GIVEN RECORDS >>
..............................

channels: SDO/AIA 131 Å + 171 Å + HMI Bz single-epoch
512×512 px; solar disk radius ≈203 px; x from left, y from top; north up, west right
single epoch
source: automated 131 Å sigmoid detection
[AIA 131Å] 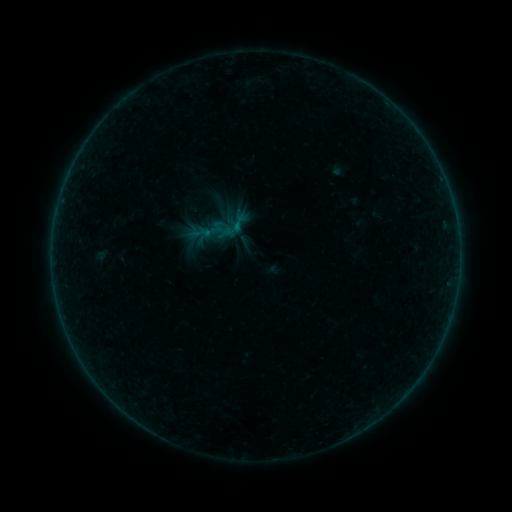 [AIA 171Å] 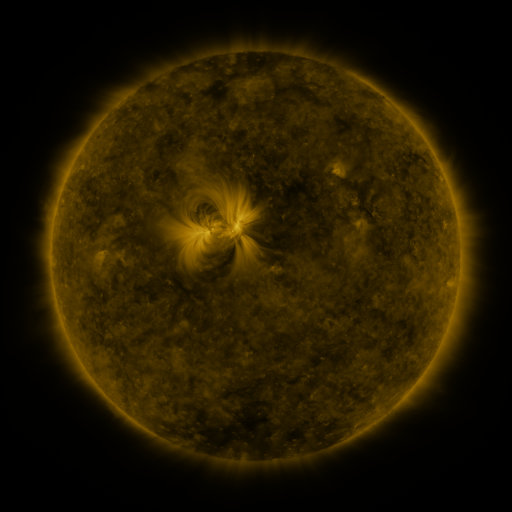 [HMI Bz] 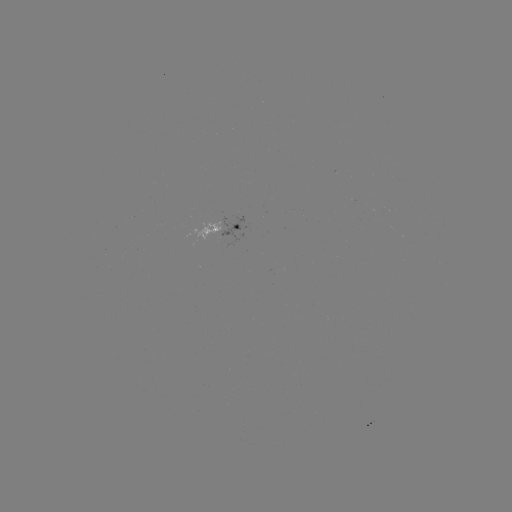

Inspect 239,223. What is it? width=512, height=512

..............................

EXERCISE REQUIREMENTS >> Gather every line in the rows above that contains the word "epoch". Count a line only if the letters match in case.

COMPLETE OUTPUT >>
channels: SDO/AIA 131 Å + 171 Å + HMI Bz single-epoch
single epoch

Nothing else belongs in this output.